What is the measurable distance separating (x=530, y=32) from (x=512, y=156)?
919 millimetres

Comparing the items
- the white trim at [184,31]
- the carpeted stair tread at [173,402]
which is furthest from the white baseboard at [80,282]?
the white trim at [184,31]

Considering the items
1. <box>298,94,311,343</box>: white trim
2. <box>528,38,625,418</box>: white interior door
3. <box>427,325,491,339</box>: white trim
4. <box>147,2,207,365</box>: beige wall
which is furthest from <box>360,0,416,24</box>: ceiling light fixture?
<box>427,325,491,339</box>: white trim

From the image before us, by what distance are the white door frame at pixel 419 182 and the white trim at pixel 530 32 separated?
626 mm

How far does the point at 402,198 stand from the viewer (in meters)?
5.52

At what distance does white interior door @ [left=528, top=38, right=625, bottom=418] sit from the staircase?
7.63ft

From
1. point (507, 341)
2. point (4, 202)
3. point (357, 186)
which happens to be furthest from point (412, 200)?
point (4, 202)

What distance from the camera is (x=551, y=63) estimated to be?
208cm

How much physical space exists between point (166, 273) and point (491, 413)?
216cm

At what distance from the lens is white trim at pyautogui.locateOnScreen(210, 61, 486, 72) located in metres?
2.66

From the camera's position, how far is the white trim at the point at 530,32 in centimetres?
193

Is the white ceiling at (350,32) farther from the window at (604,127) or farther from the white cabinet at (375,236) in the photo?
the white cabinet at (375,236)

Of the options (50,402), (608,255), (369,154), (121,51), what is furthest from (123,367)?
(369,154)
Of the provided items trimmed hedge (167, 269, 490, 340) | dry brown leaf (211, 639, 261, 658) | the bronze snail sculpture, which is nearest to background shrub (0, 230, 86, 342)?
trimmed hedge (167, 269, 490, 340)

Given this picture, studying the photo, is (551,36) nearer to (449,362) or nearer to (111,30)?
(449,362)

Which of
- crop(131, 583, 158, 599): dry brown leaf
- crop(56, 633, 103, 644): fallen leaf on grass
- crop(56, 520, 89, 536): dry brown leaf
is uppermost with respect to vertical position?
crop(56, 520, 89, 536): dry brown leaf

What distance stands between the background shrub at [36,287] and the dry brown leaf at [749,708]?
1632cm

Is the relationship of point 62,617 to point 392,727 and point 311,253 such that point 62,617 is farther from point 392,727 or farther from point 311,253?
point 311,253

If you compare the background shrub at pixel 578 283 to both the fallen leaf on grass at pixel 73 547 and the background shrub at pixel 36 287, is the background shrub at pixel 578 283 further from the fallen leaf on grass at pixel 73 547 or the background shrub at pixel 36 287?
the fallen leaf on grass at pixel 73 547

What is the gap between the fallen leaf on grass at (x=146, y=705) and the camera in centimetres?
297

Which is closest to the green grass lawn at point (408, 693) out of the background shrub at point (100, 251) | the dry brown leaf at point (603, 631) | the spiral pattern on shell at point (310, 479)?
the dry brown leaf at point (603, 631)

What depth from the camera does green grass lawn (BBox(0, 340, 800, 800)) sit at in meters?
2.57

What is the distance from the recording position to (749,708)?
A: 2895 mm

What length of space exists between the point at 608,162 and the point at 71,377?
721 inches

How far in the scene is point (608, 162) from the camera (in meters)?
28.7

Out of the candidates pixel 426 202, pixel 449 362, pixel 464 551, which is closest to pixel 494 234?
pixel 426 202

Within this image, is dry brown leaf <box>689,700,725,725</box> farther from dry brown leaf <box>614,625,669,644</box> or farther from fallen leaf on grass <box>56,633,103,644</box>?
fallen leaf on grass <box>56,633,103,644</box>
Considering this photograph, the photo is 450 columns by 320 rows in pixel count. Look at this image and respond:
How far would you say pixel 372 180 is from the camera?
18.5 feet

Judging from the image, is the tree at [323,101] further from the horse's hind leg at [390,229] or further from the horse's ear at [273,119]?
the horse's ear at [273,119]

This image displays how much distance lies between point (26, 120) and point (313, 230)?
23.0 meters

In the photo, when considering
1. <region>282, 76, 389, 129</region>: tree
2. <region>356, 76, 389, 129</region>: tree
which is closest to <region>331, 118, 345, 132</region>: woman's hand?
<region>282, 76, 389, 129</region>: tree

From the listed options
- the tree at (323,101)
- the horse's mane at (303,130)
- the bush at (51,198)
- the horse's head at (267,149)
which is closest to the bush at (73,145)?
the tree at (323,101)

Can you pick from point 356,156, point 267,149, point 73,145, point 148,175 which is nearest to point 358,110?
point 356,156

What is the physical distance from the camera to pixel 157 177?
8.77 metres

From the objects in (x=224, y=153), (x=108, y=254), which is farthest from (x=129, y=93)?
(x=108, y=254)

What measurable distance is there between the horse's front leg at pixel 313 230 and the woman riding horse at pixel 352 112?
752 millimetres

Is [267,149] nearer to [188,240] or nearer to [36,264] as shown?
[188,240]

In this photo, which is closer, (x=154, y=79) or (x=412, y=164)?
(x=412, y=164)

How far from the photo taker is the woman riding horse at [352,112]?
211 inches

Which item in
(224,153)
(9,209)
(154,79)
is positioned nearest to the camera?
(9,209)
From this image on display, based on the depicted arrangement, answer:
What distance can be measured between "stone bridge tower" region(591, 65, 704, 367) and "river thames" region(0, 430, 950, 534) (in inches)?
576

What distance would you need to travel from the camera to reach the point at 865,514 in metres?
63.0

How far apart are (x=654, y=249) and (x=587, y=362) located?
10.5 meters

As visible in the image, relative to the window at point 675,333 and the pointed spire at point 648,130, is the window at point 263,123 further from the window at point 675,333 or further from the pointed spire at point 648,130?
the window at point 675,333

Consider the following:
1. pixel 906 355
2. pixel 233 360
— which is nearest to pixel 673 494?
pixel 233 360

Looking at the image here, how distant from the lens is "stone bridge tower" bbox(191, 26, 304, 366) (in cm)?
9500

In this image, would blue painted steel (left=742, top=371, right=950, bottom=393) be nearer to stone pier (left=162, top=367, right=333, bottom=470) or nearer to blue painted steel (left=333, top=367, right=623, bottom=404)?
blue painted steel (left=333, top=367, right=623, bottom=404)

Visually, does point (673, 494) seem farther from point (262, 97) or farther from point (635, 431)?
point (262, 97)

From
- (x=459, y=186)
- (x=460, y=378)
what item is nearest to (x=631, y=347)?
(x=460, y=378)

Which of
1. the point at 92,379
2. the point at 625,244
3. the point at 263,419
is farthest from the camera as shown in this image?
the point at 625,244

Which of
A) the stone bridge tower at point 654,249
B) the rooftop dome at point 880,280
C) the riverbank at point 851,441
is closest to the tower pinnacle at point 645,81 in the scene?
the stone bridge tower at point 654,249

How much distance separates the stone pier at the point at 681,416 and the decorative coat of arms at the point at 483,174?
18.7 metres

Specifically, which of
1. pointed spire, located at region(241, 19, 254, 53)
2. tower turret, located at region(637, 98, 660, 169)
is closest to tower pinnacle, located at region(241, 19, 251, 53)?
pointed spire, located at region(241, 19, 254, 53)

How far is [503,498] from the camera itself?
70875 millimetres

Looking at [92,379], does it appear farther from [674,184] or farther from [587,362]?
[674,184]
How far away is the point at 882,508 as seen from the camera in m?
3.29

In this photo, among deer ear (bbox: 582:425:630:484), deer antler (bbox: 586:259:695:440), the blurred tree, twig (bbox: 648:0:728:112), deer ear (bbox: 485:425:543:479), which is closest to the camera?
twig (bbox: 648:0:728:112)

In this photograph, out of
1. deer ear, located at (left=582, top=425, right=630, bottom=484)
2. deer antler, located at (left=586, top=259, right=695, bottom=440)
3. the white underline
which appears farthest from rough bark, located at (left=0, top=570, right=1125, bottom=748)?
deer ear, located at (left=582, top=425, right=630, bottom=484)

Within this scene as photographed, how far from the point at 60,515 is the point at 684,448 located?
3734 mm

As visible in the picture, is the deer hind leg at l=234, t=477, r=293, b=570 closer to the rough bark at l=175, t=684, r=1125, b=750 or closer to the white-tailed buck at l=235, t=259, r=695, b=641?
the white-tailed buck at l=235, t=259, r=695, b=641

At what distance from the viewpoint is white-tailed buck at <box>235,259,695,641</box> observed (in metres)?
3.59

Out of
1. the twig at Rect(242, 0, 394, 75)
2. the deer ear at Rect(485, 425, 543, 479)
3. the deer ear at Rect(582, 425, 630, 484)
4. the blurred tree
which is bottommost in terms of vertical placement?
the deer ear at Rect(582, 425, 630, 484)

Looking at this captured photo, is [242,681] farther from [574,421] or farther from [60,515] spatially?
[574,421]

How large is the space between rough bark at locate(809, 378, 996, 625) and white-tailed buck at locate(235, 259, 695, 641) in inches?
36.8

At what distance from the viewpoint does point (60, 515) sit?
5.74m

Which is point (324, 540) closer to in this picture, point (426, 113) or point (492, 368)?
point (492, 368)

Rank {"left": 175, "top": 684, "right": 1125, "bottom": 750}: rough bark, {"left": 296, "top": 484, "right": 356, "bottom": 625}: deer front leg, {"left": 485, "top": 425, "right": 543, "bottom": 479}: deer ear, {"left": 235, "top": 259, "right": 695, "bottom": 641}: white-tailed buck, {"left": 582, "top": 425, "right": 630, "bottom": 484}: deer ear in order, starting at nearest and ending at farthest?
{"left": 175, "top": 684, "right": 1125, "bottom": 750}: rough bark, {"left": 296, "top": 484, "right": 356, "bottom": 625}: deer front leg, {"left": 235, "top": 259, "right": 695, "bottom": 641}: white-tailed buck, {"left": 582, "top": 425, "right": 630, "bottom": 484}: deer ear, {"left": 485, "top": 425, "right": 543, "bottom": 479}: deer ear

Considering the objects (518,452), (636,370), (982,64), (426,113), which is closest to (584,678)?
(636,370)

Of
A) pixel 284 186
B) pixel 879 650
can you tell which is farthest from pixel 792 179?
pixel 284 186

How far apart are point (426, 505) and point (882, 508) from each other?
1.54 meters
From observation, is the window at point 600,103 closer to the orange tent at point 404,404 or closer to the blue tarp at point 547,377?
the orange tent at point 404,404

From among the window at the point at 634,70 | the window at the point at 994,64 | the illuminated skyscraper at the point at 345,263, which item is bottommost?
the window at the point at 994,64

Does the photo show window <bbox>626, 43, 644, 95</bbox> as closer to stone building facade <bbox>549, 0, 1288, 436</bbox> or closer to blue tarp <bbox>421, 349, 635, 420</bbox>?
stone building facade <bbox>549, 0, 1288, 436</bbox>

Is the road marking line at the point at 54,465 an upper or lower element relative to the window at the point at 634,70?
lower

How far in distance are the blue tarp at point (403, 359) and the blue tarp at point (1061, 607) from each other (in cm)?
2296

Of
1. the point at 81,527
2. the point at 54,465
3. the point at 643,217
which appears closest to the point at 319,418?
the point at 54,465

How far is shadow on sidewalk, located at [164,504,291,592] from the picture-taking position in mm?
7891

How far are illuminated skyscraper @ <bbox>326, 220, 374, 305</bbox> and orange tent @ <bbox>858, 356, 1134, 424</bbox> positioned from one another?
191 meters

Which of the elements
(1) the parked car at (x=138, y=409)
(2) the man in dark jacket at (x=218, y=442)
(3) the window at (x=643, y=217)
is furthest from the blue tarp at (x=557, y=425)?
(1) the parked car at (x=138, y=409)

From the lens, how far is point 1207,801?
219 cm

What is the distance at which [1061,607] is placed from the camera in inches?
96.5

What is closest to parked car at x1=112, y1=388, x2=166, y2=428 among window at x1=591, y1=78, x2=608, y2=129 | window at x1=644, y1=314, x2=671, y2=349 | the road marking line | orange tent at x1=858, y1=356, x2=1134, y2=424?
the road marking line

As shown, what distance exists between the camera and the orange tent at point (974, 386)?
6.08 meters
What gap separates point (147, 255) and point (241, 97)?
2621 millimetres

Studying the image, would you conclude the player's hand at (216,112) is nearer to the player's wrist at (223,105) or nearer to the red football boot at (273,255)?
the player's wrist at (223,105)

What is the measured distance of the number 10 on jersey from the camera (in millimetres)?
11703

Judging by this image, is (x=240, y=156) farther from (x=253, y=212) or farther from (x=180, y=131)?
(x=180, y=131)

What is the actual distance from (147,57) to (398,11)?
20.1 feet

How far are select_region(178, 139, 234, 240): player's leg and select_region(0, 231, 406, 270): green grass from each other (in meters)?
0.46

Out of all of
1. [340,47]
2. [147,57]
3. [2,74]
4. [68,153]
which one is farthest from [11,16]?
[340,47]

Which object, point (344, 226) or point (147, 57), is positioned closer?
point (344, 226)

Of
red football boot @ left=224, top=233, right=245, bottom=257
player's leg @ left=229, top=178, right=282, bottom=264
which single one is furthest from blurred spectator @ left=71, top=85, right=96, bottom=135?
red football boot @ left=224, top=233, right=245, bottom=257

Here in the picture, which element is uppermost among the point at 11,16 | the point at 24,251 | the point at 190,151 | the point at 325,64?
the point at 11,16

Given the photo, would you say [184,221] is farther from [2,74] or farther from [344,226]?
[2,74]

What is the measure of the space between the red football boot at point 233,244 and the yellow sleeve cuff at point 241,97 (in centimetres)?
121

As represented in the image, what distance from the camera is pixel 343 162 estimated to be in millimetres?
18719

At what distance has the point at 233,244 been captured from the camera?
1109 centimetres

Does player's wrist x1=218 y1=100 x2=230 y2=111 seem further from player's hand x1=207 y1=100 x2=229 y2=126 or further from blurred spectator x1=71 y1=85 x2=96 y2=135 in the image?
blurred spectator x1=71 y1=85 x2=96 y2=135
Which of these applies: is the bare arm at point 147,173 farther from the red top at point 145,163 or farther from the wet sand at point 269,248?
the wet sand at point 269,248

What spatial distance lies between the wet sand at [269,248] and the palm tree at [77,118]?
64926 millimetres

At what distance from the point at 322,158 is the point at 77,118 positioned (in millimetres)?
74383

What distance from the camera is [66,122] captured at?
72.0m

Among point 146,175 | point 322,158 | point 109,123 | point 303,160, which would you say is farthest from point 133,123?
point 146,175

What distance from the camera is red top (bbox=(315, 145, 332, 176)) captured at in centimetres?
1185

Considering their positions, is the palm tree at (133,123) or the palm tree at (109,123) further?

Objective -> Begin at the line that has "From this image" and stop after the line that has "18.7 metres", rewriting those entries with "stone pier" swapped for "masonry pier" and every other word unchanged.

Solution to the problem ->
From this image on display, based on the depicted arrangement, answer:
What distance can be measured between "stone bridge tower" region(591, 65, 704, 367) and "river thames" region(0, 430, 950, 534) (in inches)?
576

What distance would you need to travel from the camera to reach the point at 865,514 in metres?
63.0

How far apart are (x=654, y=249) and (x=587, y=362) located?
10.5 meters

As visible in the image, relative to the window at point 675,333 and the pointed spire at point 648,130, is the window at point 263,123 further from the window at point 675,333 or further from the pointed spire at point 648,130?
the window at point 675,333

Consider the following:
1. pixel 906 355
2. pixel 233 360
— which is nearest to pixel 673 494?
pixel 233 360

Looking at the image here, how distant from the lens is "stone bridge tower" bbox(191, 26, 304, 366) (in cm)?
9500

In this image, would blue painted steel (left=742, top=371, right=950, bottom=393) be nearer to masonry pier (left=162, top=367, right=333, bottom=470) or nearer to blue painted steel (left=333, top=367, right=623, bottom=404)?
blue painted steel (left=333, top=367, right=623, bottom=404)

Visually, does point (673, 494) seem farther from point (262, 97) or farther from point (635, 431)?
point (262, 97)

From
- (x=459, y=186)
- (x=460, y=378)
what item is nearest to (x=631, y=347)?
(x=460, y=378)

Which of
1. the point at 92,379
2. the point at 625,244
3. the point at 263,419
is farthest from the camera as shown in this image?
the point at 625,244

Which of
A) the stone bridge tower at point 654,249
B) the rooftop dome at point 880,280
C) the riverbank at point 851,441
is closest to the tower pinnacle at point 645,81 in the scene?
the stone bridge tower at point 654,249

How much distance separates the masonry pier at the point at 681,416 and the decorative coat of arms at the point at 483,174?
18.7 metres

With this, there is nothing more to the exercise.